Saved data entries =>
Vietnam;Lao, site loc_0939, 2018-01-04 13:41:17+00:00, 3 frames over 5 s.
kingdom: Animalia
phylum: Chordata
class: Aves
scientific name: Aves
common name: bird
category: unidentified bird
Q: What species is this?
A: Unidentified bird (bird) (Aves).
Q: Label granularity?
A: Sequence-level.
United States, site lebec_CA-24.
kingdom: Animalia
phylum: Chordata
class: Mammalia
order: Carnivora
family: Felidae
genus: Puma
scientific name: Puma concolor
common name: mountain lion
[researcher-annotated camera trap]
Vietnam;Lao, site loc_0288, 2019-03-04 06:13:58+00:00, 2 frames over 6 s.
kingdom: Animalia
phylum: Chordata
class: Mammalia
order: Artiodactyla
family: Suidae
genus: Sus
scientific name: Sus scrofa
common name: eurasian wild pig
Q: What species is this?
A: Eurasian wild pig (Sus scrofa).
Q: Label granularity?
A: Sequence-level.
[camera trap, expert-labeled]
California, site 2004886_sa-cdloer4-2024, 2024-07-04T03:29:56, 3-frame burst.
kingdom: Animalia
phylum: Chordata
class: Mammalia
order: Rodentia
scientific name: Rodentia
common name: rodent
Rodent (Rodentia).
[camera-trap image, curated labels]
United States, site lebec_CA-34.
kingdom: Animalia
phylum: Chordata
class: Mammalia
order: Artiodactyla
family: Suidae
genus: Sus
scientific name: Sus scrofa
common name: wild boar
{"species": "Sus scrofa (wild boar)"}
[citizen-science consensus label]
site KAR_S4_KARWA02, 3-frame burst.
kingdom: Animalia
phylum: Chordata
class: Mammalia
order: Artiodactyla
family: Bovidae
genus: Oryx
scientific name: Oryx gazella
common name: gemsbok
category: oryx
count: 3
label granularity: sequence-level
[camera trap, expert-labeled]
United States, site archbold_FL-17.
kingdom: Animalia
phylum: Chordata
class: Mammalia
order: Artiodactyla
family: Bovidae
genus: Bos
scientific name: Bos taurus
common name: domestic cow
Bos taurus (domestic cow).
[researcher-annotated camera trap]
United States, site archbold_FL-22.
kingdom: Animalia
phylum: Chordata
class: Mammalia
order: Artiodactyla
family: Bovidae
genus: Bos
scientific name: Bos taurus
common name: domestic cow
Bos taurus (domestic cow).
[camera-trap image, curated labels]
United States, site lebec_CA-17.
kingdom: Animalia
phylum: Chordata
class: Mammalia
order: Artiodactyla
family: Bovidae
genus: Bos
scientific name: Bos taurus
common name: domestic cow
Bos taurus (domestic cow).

WHAT THE EXERCISE ASKS => In full and exactly as written, repeat the data.

SOLUTION TO THIS EXERCISE =>
Vietnam;Lao, site loc_0939, 2018-01-04 13:41:17+00:00, 3 frames over 5 s.
kingdom: Animalia
phylum: Chordata
class: Aves
scientific name: Aves
common name: bird
category: unidentified bird
Q: What species is this?
A: Unidentified bird (bird) (Aves).
Q: Label granularity?
A: Sequence-level.
United States, site lebec_CA-24.
kingdom: Animalia
phylum: Chordata
class: Mammalia
order: Carnivora
family: Felidae
genus: Puma
scientific name: Puma concolor
common name: mountain lion
[researcher-annotated camera trap]
Vietnam;Lao, site loc_0288, 2019-03-04 06:13:58+00:00, 2 frames over 6 s.
kingdom: Animalia
phylum: Chordata
class: Mammalia
order: Artiodactyla
family: Suidae
genus: Sus
scientific name: Sus scrofa
common name: eurasian wild pig
Q: What species is this?
A: Eurasian wild pig (Sus scrofa).
Q: Label granularity?
A: Sequence-level.
[camera trap, expert-labeled]
California, site 2004886_sa-cdloer4-2024, 2024-07-04T03:29:56, 3-frame burst.
kingdom: Animalia
phylum: Chordata
class: Mammalia
order: Rodentia
scientific name: Rodentia
common name: rodent
Rodent (Rodentia).
[camera-trap image, curated labels]
United States, site lebec_CA-34.
kingdom: Animalia
phylum: Chordata
class: Mammalia
order: Artiodactyla
family: Suidae
genus: Sus
scientific name: Sus scrofa
common name: wild boar
{"species": "Sus scrofa (wild boar)"}
[citizen-science consensus label]
site KAR_S4_KARWA02, 3-frame burst.
kingdom: Animalia
phylum: Chordata
class: Mammalia
order: Artiodactyla
family: Bovidae
genus: Oryx
scientific name: Oryx gazella
common name: gemsbok
category: oryx
count: 3
label granularity: sequence-level
[camera trap, expert-labeled]
United States, site archbold_FL-17.
kingdom: Animalia
phylum: Chordata
class: Mammalia
order: Artiodactyla
family: Bovidae
genus: Bos
scientific name: Bos taurus
common name: domestic cow
Bos taurus (domestic cow).
[researcher-annotated camera trap]
United States, site archbold_FL-22.
kingdom: Animalia
phylum: Chordata
class: Mammalia
order: Artiodactyla
family: Bovidae
genus: Bos
scientific name: Bos taurus
common name: domestic cow
Bos taurus (domestic cow).
[camera-trap image, curated labels]
United States, site lebec_CA-17.
kingdom: Animalia
phylum: Chordata
class: Mammalia
order: Artiodactyla
family: Bovidae
genus: Bos
scientific name: Bos taurus
common name: domestic cow
Bos taurus (domestic cow).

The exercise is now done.